Overall, it said, despite the Gross Domestic Product (GDP) miss in the third quarter of 2021 (Q3 2021), the authorities would likely still put on a brave face and focus on the improving outlook instead.

The confident tone is warranted in that the pandemic resurgence appears to have come under better control, and that vaccination rate in Malaysia has climbed rapidly with 76 per cent of its total population having received both shots.

“To be sure, the reopening initiatives — the travel lanes with Singapore and Indonesia being the most evident example — would give some boost to the economy.

“However, we remain watchful of the fact that the Employees Provident Fund’s (EPF) withdrawal schemes that were an integral part of the stimulus packages have resulted in a cleaving off of savings for households that might take a while to rebuild, resulting in curtailed consumption growth in the coming years,” it said.

Against the backdrop of a better economic recovery outlook, OCBC sees Bank Negara Malaysia (BNM) refraining from any rate cut.

“After all, it kept its policy rate unchanged throughout the whole of 2021, despite the overt challenges posed by the pandemic and political crises of the period.
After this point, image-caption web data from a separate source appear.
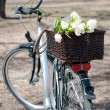 Bicycle with a basket full of tulips - Stock Photo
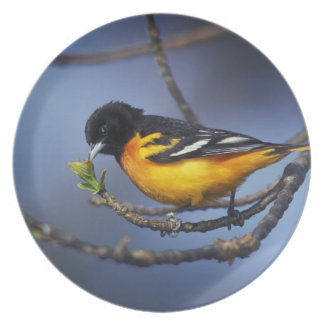 Male Northern Oriole, formerly Baltimore Oriole Dinner Plate
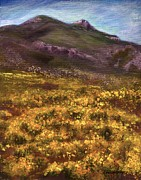 Donna Vesely - Franklin Mountains Gold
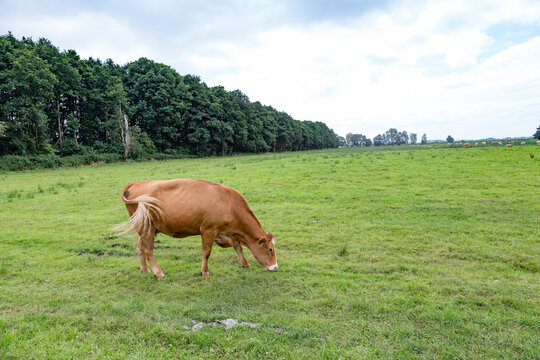 cows grazing at the green fresh meadow in Usedom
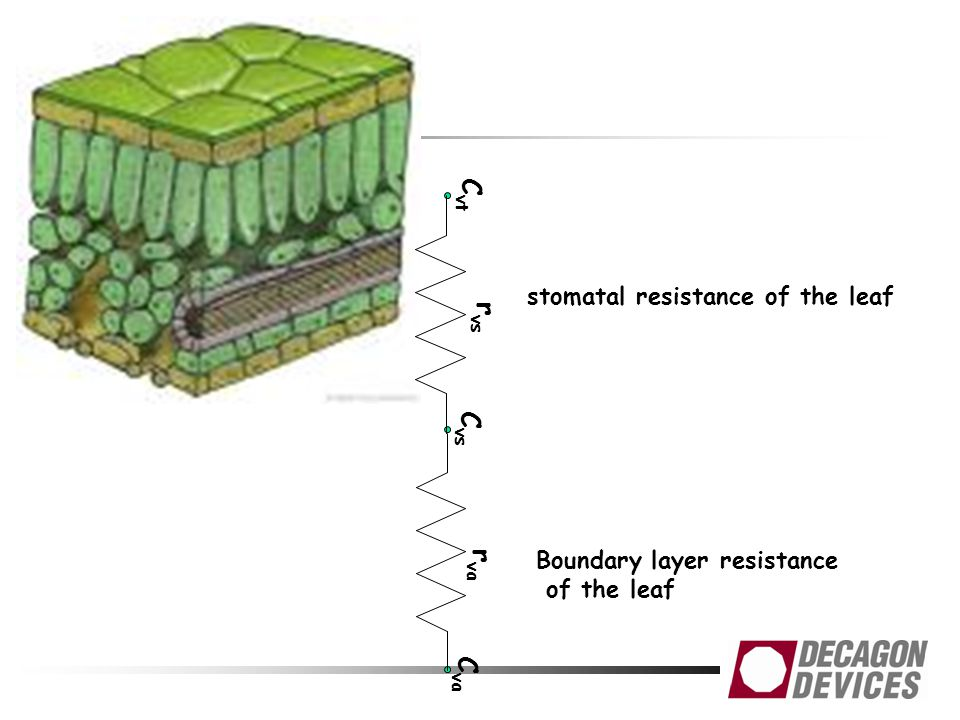 Cvt rvs Cvs rva Cva stomatal resistance of the leaf
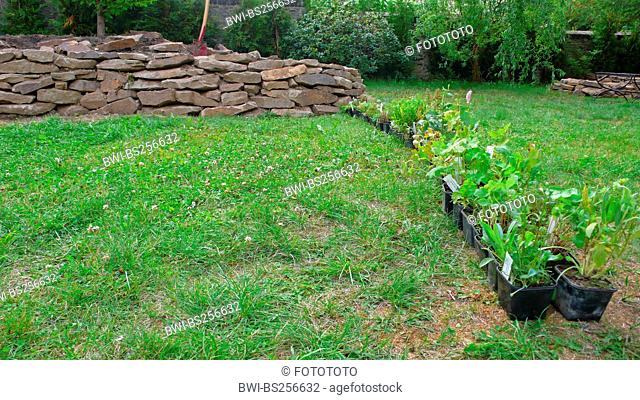 row of plants in plastic pots standing in meadow in front of rock garden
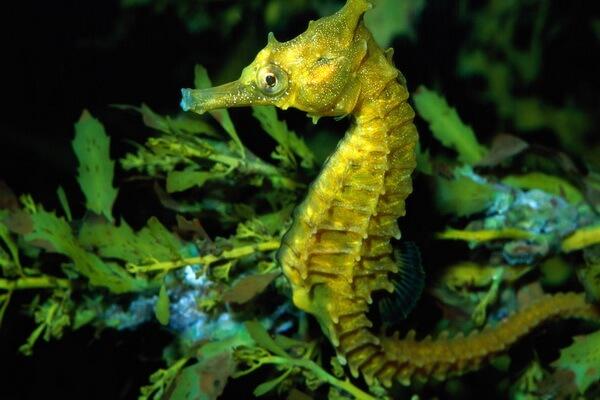 Жёлтые животные - Пятнистый или жёлтый морской конёк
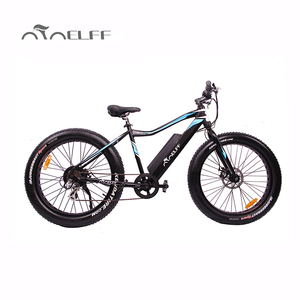 adult fat tire48v 500w electric bike outdoor electric bicycle vietnam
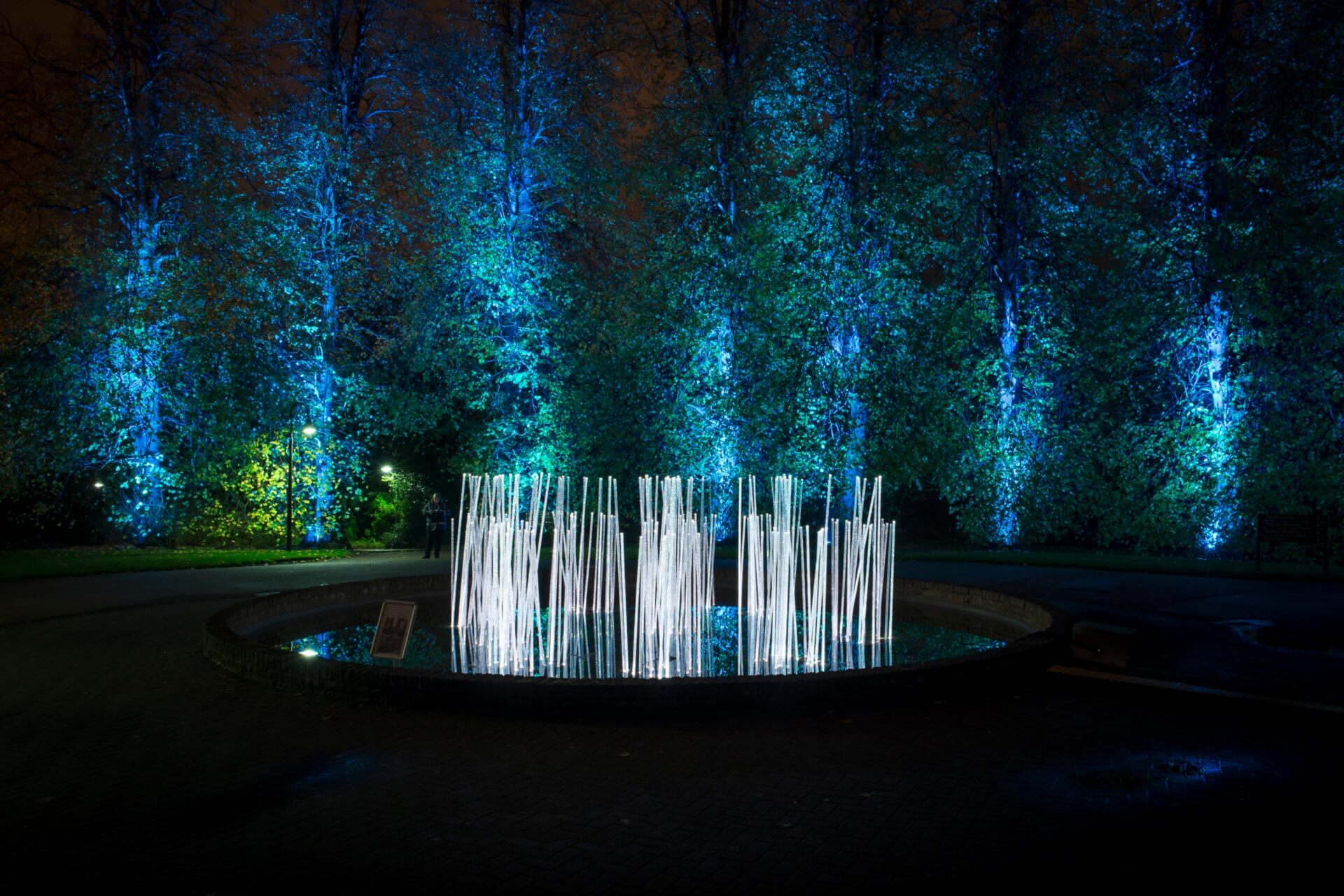 10 Enchanting Sound and Light Shows in Scotland Not to Miss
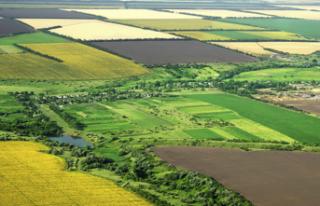 Hazine arazileri nasıl kiralanacak?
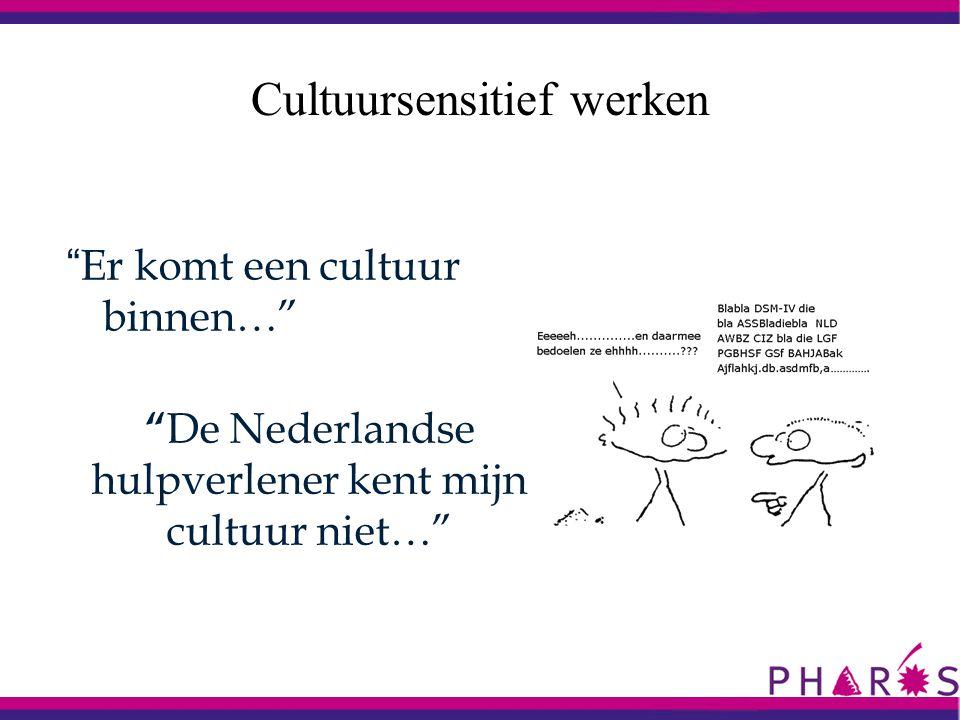 Cultuursensitief werken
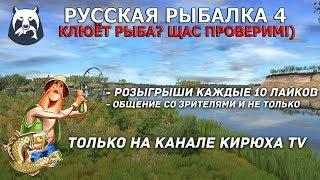 Русская Рыбалка 4 Клюёт рыба Щас проверим Розыгрыши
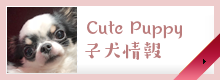 cutepuppy子犬情報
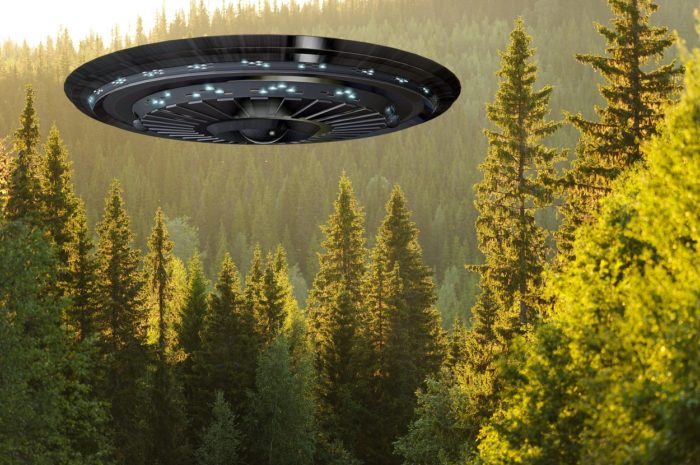 A superimposed UFO over a forest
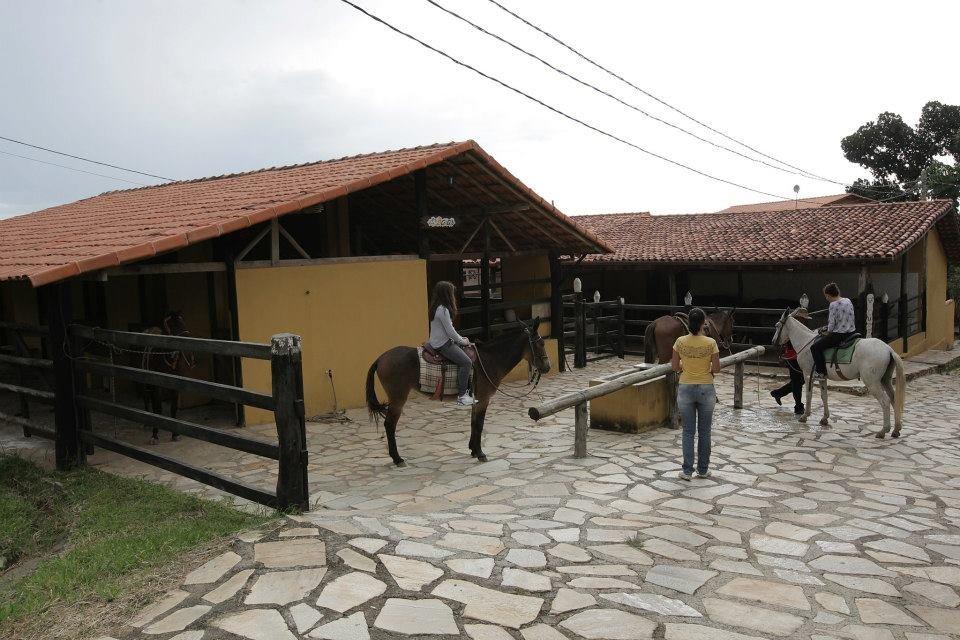 vila velluti cavalos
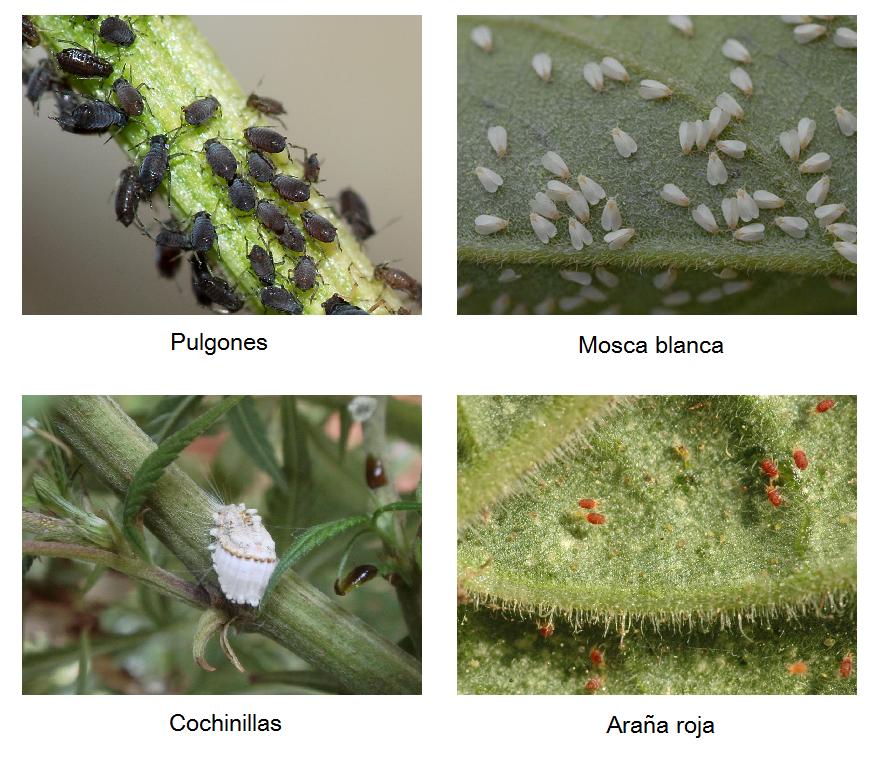 Plagas y enfermedades de los rboles frutales arboles frutales - Cuando se plantan los arboles frutales ...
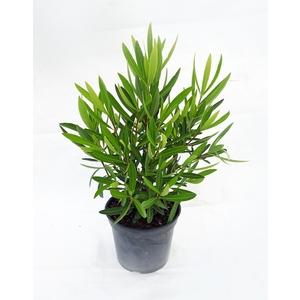 Laurier rose Jannoch (Nerium Oleander) 60/80. Le pot de 5 litres 283109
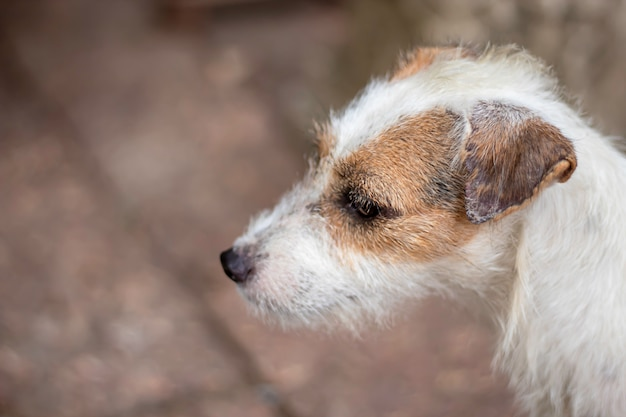 Portrait of white dog on the floor brown brick Premium Photo
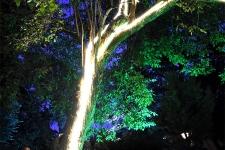 Дървото през нощта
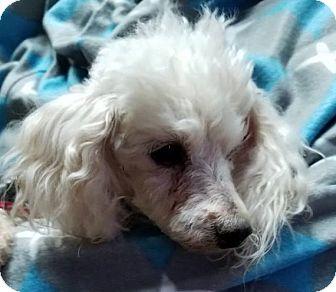 Toy Poodle Dog for adoption in Macomb, Illinois - Mason
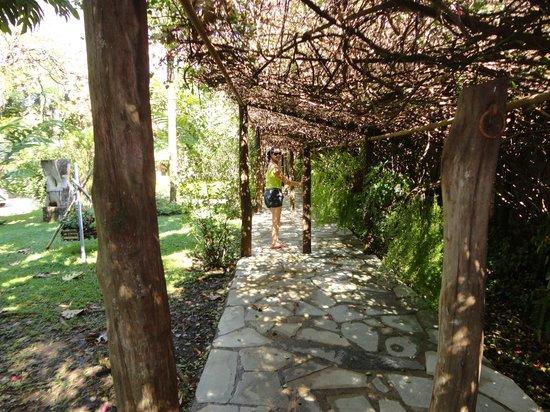 Hotel Parque das Primaveras: Estrada da natureza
“Indeed, judging from its tone in the November 2021 Monetary Policy Committee (MPC) meeting, it might have started to lay the groundwork in preparation for greater expectation for the rate to move the other way,” it said.

OCBC said there are aspects from the MPC statement that suggest that BNM is now anticipating the need to preempt any rise in market anticipation for policy rate hike in Malaysia.

“To us, we continue to see a central bank that will be committed to supporting growth for as long as it can by keeping the policy rate anchored at the current low level. Inflation should remain broadly anchored as well given the lingering output gap.

“For instance, the unemployment rate remains lofty at 4.6 per cent. Even if it has come down from the peak of 5.3 per cent last year, it remains well above the 3.3 per cent pre-pandemic run rate, just one sign of how the impact of the pandemic on the labour market remains far from being resolved,” it said.

Hence, OCBC said its baseline remains that BNM can and will leave its overnight policy rate (OPR) unchanged at 1.75 per cent throughout 2022.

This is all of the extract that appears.